Record set.
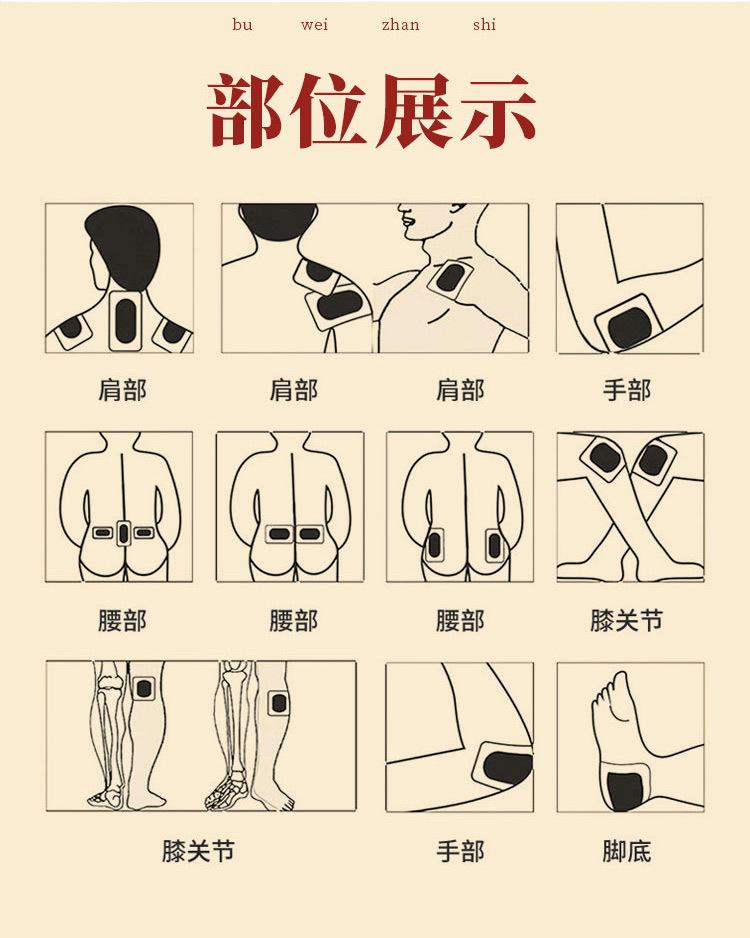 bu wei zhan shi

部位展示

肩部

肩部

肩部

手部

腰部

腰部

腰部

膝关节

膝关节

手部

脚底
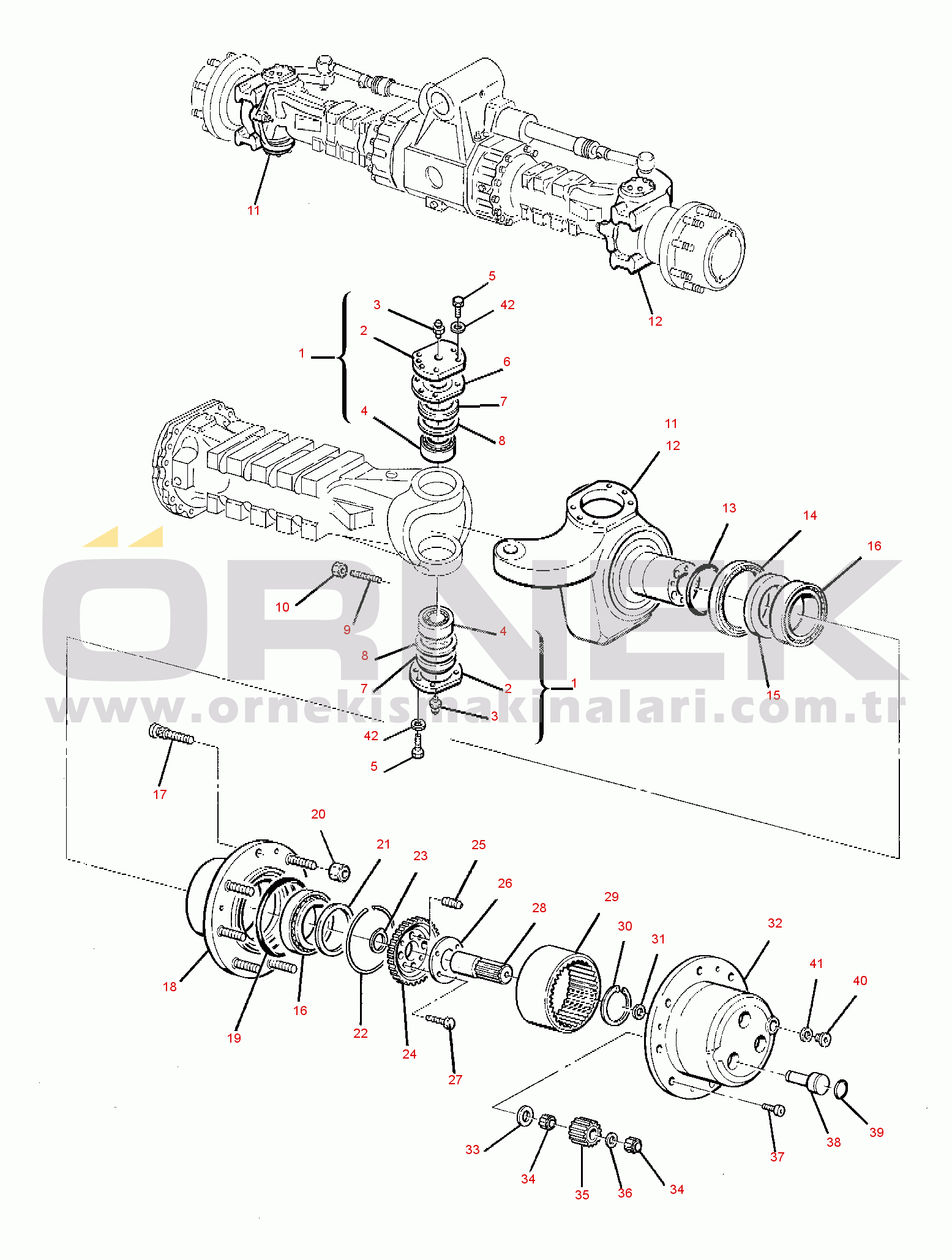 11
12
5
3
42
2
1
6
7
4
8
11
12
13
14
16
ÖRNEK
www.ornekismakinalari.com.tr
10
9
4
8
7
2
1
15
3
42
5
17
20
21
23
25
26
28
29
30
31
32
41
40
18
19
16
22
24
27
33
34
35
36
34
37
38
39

Required work.
Be exact. Write out all the entries and omit the pictures.

Answer space.
 bu wei zhan shi

部位展示

肩部

肩部

肩部

手部

腰部

腰部

腰部

膝关节

膝关节

手部

脚底
 11
12
5
3
42
2
1
6
7
4
8
11
12
13
14
16
ÖRNEK
www.ornekismakinalari.com.tr
10
9
4
8
7
2
1
15
3
42
5
17
20
21
23
25
26
28
29
30
31
32
41
40
18
19
16
22
24
27
33
34
35
36
34
37
38
39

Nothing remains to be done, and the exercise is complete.